Drafting a will where you designate a guardian for your child in the event that if something were to happen to you. Specify how you would like your finances to be handled if you died while your child was a minor.

Another issue to consider is how to handle your finances if you are making less money while on maternity leave, which was the sobering truth for 75% of survey participants who made no money during that time.

In fact, just 20% of women earning above R55 000 a month did not receive paid maternity leave, compared to 92% of those earning less than R5 000. The women typically come from lower socio-economic groups.

Employers are not required to pay their personnel during the four months of maternity leave; the only need is that they will keep your employment secure. This may make financial planning challenging.

Du Preez says it’s crucial to talk to your company about whether your maternity leave will be paid, because it will have a significant influence on your budget.

Find out if the company is willing to continue paying benefits like medical assistance and retirement fund contributions (if these are available), if it is willing to pay even a lower wage during this time, and if there is a work-back provision that you must take into account.

It’s critical, Du Preez says, to find a means to fill the gap that arises when a family with two incomes suddenly needs to rely on one salary.

Concerningly, three out of every four respondents (or 75%) said they had not opened a savings or investment account for their child’s future or post-secondary education.

Ess Mukumbo, a panellist, says it is imperative to solve issue as quickly as possible. After all, even a tiny sum of R100 each month can increase thanks to compound interest.

There are numerous vehicles available for this. Mukumbo suggests investing in low-cost, diversified passive unit trusts and index-tracking exchange traded funds (EFTs) to cover future educational fees.

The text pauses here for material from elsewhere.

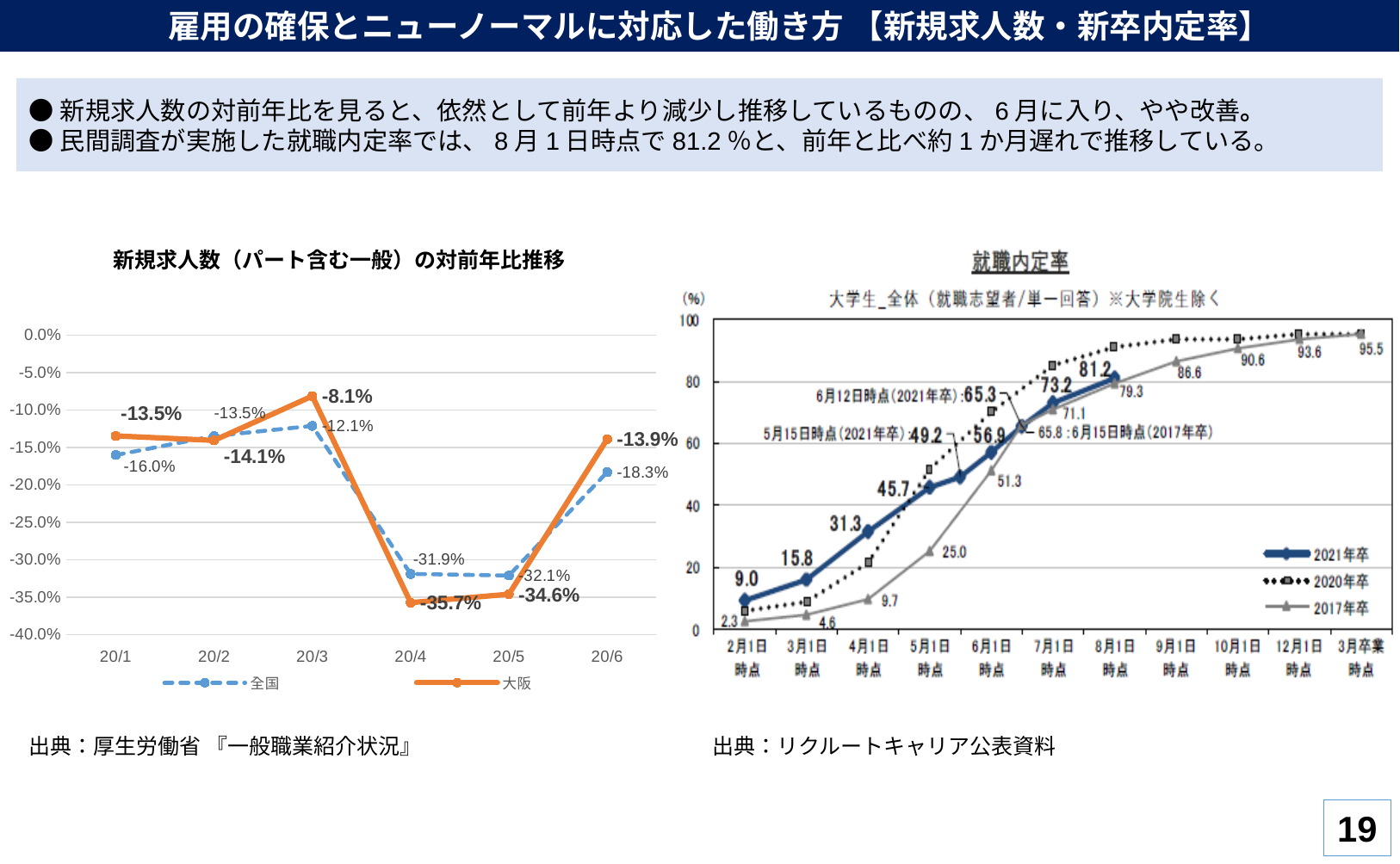
In the left chart (新規求人数の対前年比推移), at which month is the 全国 value lowest? 20/5 In the left chart (新規求人数の対前年比推移), what is the value for 大阪 at 20/6? -13.9% In the left chart (新規求人数の対前年比推移), what is the difference between the 全国 and 大阪 values at 20/6? 4.4 percentage points In the left chart (新規求人数の対前年比推移), at which month is the 大阪 value highest? 20/3 In the left chart (新規求人数の対前年比推移), what is the value for 大阪 at 20/4? -35.7% In the left chart (新規求人数の対前年比推移), which series has the higher value at 20/4, 全国 or 大阪? 全国 In the right chart (就職内定率), what is the difference between the 2021年卒 and 2017年卒 values at 6月1日時点? 5.6 In the left chart (新規求人数の対前年比推移), how many series does the legend list? 2 In the left chart (新規求人数の対前年比推移), what is the value for 全国 at 20/1? -16.0% In the right chart (就職内定率), what is the value for 2017年卒 at 3月卒業時点? 95.5 In the right chart (就職内定率), how many series does the legend list? 3 In the right chart (就職内定率), what is the value for 2021年卒 at 8月1日時点? 81.2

Tax-free savings accounts work well for long-term investments but are less suitable for paying for college. Education policies are beneficial since they encourage the habit of saving money each month, but they have the problem of having high costs and requiring recurring payments.

“One of the hardest parts of becoming a parent is that so much is unknown. We hope that this information helps to provide some certainty in a world that suddenly looks very different,” Schermer says.